» **Supplied records**
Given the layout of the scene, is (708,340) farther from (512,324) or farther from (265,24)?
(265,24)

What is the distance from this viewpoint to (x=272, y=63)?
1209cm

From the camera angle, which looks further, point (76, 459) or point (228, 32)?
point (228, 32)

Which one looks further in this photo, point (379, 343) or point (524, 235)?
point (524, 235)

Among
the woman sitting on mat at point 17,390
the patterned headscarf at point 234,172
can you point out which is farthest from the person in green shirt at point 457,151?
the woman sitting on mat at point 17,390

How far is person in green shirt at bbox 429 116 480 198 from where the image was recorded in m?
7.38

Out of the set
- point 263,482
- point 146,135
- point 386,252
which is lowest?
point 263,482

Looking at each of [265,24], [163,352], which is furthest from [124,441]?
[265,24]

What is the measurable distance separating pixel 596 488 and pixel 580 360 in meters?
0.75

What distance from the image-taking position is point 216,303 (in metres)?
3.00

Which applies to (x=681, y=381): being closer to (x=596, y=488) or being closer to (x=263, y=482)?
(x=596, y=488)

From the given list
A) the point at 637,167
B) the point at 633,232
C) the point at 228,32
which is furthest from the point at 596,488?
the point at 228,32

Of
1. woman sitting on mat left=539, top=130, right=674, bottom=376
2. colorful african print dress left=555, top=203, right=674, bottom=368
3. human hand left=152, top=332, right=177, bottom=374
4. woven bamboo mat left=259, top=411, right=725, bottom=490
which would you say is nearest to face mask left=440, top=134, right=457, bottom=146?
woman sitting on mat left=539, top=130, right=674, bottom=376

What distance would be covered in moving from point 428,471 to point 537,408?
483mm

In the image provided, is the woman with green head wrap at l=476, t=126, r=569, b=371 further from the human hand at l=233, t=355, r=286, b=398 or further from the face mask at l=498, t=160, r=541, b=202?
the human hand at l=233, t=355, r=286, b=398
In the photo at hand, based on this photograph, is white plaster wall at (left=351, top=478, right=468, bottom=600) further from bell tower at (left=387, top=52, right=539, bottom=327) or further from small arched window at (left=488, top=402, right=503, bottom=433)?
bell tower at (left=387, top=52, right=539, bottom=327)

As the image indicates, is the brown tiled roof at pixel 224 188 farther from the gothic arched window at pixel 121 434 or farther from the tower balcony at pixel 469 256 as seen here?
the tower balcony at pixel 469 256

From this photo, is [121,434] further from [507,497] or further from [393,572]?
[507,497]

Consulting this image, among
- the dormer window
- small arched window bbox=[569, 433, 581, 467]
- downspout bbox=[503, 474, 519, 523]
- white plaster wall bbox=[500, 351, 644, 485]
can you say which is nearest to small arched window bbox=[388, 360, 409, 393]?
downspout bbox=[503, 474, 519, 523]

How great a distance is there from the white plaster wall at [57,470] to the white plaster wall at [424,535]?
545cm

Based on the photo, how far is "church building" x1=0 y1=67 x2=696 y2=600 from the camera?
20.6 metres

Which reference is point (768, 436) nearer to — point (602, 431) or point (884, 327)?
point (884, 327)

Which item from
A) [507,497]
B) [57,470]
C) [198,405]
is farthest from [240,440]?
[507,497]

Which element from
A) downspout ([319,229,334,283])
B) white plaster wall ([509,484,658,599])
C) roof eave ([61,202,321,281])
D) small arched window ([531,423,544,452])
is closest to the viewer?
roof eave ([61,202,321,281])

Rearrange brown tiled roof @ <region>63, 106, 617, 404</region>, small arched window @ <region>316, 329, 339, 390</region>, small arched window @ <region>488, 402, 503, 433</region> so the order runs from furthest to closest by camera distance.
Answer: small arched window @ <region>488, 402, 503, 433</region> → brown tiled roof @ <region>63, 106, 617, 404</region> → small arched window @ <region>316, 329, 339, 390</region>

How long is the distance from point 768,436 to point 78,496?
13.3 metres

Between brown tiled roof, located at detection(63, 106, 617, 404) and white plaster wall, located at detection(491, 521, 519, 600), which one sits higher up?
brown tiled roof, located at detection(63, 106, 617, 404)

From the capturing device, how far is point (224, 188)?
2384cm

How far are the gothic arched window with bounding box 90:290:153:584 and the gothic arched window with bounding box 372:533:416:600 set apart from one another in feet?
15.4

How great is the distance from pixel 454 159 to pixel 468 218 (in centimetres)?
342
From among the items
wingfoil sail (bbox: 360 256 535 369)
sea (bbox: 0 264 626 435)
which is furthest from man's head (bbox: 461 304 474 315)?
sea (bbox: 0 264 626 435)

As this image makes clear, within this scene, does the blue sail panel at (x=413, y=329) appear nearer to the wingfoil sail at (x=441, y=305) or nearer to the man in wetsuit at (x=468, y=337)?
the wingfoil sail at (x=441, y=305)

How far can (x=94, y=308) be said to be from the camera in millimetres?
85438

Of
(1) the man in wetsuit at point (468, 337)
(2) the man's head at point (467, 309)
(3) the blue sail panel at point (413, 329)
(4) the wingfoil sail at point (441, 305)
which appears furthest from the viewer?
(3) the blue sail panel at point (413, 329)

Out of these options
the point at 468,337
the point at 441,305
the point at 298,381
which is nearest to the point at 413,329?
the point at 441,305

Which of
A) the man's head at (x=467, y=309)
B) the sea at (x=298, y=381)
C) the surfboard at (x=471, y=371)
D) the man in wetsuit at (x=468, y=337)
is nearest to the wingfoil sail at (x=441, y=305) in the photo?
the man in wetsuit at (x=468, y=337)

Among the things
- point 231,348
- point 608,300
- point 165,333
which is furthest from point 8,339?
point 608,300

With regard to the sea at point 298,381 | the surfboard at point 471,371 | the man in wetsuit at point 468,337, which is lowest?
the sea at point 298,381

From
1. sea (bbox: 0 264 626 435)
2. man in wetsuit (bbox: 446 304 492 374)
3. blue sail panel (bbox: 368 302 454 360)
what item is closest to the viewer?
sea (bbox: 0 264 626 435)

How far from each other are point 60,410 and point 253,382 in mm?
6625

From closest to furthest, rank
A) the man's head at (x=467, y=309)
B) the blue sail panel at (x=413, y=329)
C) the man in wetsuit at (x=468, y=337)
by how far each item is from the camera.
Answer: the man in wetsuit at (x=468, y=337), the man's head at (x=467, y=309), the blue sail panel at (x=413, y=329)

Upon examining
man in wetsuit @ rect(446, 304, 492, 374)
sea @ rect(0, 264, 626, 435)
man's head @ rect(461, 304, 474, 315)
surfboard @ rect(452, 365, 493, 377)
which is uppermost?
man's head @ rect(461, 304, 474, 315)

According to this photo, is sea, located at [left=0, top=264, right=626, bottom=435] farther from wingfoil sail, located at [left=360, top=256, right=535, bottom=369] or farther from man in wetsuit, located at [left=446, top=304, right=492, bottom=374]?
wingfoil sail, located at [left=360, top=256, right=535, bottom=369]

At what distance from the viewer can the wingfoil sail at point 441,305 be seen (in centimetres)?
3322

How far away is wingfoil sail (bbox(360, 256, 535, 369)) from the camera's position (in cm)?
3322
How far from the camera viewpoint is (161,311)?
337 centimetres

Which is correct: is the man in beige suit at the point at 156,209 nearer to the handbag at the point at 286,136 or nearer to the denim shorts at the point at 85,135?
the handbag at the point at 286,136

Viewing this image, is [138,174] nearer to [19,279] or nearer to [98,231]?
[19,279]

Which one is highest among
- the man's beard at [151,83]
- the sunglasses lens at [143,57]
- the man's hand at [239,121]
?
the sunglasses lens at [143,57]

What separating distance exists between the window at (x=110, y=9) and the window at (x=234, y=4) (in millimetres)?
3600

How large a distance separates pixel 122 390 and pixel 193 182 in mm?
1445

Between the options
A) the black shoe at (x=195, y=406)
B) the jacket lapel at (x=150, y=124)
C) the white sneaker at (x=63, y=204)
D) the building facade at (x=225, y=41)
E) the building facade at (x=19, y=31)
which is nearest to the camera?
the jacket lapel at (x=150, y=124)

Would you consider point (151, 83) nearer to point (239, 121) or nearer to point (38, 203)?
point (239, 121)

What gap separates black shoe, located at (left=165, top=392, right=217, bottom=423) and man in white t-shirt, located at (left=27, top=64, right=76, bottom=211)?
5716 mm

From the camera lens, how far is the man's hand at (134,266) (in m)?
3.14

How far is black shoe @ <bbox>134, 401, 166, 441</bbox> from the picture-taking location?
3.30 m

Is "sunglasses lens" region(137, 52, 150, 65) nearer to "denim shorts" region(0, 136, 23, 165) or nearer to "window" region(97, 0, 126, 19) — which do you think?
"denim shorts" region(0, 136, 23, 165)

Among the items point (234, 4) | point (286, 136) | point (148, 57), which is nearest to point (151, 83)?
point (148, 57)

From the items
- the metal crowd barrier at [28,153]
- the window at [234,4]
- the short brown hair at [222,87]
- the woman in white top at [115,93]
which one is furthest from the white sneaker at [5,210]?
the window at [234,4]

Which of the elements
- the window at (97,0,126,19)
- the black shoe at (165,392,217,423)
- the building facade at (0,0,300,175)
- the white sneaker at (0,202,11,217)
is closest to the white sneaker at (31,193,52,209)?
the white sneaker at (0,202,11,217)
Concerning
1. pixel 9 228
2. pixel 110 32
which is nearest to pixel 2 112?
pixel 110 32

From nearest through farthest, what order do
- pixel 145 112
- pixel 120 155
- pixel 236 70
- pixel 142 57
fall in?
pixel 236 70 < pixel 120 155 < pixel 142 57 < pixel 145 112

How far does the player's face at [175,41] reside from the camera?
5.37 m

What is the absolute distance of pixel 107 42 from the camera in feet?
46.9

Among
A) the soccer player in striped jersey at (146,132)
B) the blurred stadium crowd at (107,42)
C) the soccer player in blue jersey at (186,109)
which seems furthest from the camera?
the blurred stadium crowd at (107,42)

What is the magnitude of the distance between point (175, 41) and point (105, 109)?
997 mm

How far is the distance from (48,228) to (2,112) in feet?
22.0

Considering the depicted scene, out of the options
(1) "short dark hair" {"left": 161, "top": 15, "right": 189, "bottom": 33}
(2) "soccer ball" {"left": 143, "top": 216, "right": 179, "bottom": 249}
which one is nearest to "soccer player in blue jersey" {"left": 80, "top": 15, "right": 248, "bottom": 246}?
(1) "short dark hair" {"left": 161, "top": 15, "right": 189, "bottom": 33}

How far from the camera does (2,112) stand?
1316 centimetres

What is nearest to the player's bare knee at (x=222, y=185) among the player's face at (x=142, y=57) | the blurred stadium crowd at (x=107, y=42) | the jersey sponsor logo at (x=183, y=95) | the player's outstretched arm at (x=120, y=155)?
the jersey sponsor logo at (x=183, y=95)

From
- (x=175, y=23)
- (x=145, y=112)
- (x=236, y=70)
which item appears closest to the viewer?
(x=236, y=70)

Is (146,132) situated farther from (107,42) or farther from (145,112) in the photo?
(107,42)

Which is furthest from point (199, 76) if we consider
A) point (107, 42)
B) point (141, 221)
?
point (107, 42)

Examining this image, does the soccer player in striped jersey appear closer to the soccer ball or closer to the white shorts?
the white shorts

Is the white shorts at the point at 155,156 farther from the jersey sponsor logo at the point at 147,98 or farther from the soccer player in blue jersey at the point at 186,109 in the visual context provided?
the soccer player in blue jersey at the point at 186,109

» **Short problem**
Return the lines beginning at the one that contains "How far is the distance" and continuing through the last line of the data, exactly as they stand and without any others.

» **Solution to the problem**
How far is the distance from (48,228) to (2,112) in feet?
22.0

Considering the depicted scene, out of the options
(1) "short dark hair" {"left": 161, "top": 15, "right": 189, "bottom": 33}
(2) "soccer ball" {"left": 143, "top": 216, "right": 179, "bottom": 249}
which one is nearest to "soccer player in blue jersey" {"left": 80, "top": 15, "right": 248, "bottom": 246}?
(1) "short dark hair" {"left": 161, "top": 15, "right": 189, "bottom": 33}

How far from the camera does (2,112) stand?
1316 centimetres

What is nearest to the player's bare knee at (x=222, y=185) among the player's face at (x=142, y=57) | the blurred stadium crowd at (x=107, y=42) | the jersey sponsor logo at (x=183, y=95) | the player's outstretched arm at (x=120, y=155)?
the jersey sponsor logo at (x=183, y=95)

From
- (x=175, y=23)
- (x=145, y=112)
- (x=236, y=70)
which item appears closest to the viewer?
(x=236, y=70)

Is (146,132) situated farther from (107,42) or farther from (145,112) in the photo?
(107,42)

Which is furthest from point (199, 76) if we consider
A) point (107, 42)
B) point (141, 221)
?
point (107, 42)

Examining this image, does the soccer player in striped jersey appear closer to the soccer ball or closer to the white shorts?
the white shorts

Is the white shorts at the point at 155,156 farther from the jersey sponsor logo at the point at 147,98 or farther from the soccer player in blue jersey at the point at 186,109 in the visual context provided?
the soccer player in blue jersey at the point at 186,109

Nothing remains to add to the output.